Segment Start: Given text

Aplastic anemia is a rare blood disorder in which blood stem cells fail to produce enough blood cells, including red blood cells and platelets. Patients with aplastic anemia are prone to life-threatening conditions ranging from severe infections to dangerous bleeding or heart failure. The condition can be managed for a short time using immunosuppressive medications, but hematopoietic stem cell transplantation is the only cure. Patients who receive a transplant typically do very well, and studies estimate that the 5-year survival rate after transplantation ranges from 96-100%.

Segment End: Given text
Segment Start: Excerpted data

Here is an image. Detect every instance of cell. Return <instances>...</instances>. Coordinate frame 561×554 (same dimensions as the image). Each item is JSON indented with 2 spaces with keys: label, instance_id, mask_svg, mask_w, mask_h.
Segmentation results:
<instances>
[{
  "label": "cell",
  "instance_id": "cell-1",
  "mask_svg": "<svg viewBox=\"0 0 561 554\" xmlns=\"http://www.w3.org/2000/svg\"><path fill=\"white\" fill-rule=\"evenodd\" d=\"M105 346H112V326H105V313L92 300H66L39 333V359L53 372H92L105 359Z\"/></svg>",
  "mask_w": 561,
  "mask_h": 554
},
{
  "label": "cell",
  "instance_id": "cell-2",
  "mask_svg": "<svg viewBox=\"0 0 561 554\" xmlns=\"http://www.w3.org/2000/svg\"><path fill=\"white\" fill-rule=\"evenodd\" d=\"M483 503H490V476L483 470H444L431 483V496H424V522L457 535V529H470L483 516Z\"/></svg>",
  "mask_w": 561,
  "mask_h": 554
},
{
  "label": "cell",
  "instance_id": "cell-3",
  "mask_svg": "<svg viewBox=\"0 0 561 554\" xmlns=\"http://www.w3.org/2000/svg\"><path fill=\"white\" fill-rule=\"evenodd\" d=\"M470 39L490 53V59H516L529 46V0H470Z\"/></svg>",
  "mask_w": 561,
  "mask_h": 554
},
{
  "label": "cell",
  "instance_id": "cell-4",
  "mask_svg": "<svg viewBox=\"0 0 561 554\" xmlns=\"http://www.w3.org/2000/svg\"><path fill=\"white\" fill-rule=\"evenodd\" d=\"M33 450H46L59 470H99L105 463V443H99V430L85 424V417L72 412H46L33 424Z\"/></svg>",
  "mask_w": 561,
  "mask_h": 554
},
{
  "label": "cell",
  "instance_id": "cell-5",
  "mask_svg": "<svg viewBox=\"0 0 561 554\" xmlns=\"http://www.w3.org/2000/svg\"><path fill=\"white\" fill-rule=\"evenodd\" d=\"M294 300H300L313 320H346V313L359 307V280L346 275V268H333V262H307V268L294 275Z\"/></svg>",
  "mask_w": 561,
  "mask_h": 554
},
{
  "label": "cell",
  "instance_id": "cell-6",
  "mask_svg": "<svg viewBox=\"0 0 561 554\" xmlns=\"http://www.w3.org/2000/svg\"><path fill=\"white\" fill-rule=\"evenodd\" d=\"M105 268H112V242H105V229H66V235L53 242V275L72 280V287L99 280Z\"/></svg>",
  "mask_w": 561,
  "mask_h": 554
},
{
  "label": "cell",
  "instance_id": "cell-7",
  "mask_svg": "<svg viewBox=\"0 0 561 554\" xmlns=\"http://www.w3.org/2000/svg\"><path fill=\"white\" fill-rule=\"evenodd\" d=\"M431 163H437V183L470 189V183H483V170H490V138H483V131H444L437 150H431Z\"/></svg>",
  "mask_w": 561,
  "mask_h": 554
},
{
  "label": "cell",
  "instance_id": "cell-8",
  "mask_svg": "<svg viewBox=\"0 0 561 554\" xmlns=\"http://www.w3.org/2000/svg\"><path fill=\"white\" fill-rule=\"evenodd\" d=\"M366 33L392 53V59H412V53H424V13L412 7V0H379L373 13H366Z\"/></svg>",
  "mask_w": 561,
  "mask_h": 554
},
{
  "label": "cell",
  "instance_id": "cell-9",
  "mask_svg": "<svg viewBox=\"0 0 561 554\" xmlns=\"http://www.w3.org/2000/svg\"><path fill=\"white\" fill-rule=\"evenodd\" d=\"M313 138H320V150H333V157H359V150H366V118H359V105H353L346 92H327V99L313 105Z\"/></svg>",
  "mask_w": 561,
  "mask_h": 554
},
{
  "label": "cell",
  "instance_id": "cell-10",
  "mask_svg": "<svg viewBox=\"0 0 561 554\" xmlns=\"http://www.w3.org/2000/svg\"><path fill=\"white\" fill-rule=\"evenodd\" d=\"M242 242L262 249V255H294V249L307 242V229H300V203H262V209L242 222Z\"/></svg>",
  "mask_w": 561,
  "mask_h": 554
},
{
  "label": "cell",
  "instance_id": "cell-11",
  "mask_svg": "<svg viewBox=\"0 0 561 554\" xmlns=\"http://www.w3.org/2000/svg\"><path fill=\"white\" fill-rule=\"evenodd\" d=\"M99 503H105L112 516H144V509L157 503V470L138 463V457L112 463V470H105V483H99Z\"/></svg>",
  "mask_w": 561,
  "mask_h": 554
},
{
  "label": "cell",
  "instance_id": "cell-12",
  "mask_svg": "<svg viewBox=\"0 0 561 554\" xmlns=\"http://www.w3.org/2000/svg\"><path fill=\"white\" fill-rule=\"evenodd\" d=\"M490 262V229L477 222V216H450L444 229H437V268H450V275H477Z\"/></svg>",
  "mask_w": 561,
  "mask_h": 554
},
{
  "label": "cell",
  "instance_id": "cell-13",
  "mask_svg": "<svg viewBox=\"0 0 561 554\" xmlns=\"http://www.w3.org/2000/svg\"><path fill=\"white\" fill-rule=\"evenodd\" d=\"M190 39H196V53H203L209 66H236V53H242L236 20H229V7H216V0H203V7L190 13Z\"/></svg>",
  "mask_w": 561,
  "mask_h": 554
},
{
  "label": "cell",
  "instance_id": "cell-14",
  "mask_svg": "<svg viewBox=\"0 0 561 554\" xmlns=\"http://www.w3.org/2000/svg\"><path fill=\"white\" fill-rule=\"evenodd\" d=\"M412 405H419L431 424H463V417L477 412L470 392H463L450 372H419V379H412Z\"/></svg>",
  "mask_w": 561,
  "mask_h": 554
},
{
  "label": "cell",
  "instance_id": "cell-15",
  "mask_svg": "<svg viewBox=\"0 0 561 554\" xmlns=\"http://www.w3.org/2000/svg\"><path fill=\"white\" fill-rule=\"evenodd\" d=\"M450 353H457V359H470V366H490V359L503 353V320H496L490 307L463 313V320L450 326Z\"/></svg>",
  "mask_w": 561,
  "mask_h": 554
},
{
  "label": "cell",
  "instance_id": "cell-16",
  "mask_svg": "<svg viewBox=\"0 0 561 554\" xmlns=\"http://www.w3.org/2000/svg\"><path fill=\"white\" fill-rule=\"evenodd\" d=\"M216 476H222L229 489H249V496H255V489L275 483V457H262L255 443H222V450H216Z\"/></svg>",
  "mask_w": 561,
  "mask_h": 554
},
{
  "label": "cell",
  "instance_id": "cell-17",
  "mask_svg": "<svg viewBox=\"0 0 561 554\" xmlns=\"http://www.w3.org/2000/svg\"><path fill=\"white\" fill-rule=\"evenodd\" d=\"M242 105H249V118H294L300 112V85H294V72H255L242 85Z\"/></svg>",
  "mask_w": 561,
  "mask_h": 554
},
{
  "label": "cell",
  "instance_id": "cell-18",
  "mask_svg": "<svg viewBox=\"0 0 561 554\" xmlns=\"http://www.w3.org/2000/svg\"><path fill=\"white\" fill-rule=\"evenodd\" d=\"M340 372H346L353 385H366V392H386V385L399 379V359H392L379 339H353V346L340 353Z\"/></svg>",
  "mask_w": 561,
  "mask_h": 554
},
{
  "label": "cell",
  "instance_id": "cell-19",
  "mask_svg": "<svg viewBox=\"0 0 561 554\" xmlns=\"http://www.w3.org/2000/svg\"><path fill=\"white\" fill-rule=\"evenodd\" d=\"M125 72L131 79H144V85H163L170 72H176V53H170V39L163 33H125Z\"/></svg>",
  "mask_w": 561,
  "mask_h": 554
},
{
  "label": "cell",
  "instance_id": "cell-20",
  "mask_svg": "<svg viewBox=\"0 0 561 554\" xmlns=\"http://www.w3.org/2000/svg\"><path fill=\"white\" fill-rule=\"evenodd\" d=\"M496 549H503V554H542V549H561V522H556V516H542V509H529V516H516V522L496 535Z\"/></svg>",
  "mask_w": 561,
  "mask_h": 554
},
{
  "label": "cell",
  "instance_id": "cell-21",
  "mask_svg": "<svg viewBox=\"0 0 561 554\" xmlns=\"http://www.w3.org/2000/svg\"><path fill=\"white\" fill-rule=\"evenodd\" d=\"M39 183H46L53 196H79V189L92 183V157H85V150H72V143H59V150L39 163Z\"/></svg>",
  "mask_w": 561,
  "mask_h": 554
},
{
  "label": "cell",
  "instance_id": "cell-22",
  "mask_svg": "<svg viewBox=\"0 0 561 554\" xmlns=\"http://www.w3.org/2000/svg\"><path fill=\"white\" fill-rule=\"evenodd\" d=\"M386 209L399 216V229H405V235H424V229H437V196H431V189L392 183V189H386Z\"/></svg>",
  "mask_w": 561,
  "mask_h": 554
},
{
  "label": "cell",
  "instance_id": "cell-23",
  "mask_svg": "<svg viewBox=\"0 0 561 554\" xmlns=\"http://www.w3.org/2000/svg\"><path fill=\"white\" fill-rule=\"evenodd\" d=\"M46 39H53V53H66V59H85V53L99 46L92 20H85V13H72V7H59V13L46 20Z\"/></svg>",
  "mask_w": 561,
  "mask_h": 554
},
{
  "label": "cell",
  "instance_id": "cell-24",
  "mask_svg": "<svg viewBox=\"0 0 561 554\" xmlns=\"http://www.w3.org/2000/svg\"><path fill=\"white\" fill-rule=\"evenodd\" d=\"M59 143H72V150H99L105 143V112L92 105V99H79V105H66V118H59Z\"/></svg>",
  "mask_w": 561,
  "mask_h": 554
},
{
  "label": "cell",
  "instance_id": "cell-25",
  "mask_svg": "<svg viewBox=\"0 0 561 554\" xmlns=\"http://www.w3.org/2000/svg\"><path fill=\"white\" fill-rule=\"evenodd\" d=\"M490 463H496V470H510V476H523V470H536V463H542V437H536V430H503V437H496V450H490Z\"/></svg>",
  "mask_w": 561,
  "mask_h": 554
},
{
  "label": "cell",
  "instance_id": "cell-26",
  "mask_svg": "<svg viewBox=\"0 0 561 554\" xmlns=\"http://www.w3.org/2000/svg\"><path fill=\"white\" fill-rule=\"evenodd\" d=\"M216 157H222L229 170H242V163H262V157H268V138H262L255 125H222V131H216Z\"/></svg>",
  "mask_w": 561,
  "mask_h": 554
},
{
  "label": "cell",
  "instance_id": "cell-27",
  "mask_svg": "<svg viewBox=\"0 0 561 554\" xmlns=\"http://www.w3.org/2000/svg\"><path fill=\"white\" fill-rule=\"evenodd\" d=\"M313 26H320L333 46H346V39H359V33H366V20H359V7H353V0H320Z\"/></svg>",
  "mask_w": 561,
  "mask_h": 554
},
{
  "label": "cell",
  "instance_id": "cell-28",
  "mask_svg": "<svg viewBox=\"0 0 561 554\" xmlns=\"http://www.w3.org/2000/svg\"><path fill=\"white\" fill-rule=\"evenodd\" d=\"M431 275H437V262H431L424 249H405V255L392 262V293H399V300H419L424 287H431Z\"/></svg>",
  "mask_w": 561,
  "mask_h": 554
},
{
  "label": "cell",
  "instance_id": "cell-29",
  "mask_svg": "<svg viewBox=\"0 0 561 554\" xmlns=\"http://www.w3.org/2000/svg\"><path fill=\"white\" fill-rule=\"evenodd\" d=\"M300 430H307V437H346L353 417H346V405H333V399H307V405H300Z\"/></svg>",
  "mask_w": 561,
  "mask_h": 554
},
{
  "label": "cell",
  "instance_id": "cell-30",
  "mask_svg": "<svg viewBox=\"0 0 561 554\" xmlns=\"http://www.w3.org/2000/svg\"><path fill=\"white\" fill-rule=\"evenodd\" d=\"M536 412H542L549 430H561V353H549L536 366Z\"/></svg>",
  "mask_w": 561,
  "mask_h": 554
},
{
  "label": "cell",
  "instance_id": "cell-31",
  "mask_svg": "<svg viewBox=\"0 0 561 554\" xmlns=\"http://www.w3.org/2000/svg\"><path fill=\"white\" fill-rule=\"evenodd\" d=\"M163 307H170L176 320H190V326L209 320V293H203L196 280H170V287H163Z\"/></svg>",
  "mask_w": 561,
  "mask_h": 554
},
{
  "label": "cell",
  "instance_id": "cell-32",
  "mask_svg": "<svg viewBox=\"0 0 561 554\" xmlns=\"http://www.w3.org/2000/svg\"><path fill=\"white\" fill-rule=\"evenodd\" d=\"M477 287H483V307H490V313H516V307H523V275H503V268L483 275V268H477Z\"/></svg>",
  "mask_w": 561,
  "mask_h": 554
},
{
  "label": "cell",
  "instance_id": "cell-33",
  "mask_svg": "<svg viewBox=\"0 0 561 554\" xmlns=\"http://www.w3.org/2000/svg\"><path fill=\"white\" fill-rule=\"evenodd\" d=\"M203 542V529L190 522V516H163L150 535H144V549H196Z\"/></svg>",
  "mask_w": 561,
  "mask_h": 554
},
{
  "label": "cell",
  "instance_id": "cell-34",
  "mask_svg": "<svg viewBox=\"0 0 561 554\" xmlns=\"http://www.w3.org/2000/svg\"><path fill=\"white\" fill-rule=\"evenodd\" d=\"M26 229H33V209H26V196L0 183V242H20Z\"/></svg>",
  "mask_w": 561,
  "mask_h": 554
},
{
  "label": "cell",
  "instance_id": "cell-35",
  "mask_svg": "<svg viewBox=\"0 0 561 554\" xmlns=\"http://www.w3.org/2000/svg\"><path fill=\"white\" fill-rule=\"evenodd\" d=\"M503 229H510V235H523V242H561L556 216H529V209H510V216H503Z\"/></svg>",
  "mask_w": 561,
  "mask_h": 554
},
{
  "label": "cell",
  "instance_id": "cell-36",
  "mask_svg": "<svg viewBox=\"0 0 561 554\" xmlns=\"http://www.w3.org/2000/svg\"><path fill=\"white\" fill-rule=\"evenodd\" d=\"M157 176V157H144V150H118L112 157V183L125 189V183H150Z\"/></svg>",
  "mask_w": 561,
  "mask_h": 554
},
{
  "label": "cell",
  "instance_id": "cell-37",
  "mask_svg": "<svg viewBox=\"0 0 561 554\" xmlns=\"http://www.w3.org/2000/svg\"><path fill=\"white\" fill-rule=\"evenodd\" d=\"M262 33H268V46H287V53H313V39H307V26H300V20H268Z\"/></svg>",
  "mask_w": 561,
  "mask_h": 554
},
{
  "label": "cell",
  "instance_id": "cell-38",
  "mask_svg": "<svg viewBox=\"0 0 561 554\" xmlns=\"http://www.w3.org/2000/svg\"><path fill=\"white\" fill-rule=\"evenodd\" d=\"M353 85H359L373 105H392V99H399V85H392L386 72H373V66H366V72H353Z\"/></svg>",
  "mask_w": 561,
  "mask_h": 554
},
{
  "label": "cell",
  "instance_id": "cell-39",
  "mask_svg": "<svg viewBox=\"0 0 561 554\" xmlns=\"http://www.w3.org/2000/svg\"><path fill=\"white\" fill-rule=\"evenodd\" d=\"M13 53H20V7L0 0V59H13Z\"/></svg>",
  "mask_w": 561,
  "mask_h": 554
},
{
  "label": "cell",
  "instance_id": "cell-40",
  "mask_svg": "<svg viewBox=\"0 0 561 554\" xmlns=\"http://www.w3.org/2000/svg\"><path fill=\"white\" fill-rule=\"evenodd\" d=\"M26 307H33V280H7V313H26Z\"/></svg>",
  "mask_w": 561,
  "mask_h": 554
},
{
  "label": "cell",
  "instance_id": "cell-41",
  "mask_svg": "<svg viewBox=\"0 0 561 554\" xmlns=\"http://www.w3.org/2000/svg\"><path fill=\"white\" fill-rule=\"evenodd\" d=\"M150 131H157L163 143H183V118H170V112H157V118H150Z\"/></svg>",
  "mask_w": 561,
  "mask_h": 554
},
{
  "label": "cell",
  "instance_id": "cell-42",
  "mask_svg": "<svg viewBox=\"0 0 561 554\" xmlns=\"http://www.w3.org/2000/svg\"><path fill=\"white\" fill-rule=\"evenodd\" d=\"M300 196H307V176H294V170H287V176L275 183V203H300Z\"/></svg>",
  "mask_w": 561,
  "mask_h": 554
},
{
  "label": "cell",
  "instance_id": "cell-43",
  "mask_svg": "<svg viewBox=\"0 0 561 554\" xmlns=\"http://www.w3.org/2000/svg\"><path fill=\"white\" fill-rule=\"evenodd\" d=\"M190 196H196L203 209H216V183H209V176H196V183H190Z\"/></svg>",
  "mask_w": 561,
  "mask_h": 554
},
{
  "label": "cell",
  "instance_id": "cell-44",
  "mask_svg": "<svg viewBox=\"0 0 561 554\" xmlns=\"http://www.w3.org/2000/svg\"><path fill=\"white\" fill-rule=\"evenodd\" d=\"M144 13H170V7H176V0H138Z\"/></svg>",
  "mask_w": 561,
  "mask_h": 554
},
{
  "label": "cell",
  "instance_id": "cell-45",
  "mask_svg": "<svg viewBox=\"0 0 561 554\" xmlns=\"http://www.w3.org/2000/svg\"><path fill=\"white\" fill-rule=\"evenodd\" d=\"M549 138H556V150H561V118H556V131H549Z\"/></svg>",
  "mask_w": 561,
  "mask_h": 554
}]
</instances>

Segment End: Excerpted data

# [Activity 1]
Answer briefly from the aplastic anemia text:
(a) Which two kinds of blood cells does the text name as not being produced in sufficient numbers?
(b) What can manage the condition for a short time?
(c) What range do studies give for the 5-year survival rate after transplantation?
# [Activity 2]
Pick up the aplastic anemia text after its final sentence and write the next part.

# [Task result 1]
(a) Red blood cells and platelets.
(b) Immunosuppressive medications.
(c) 96-100%.

# [Task result 2]
These favorable outcomes are built on decades of research to fine-tune the transplant process for patients with aplastic anemia. Prior to transplant, the patient’s own blood cells must be depleted by a conditioning regimen like total body irradiation or a cytotoxic drug called cyclophosphamide. Patients also receive drugs as prophylaxis for graft-versus-host-disease, a common transplant complication where donor cells attack healthy tissues in the recipient. Over the years, recommendations for conditioning regiments and prophylactic drugs have shifted as researchers have learned more about the disease. Dr. Daniel Olivieri and his colleagues in the Clinical Research Division highlight how these recommendations have changed and what problems remain for treating aplastic anemia in a retrospective study published in Blood Advances.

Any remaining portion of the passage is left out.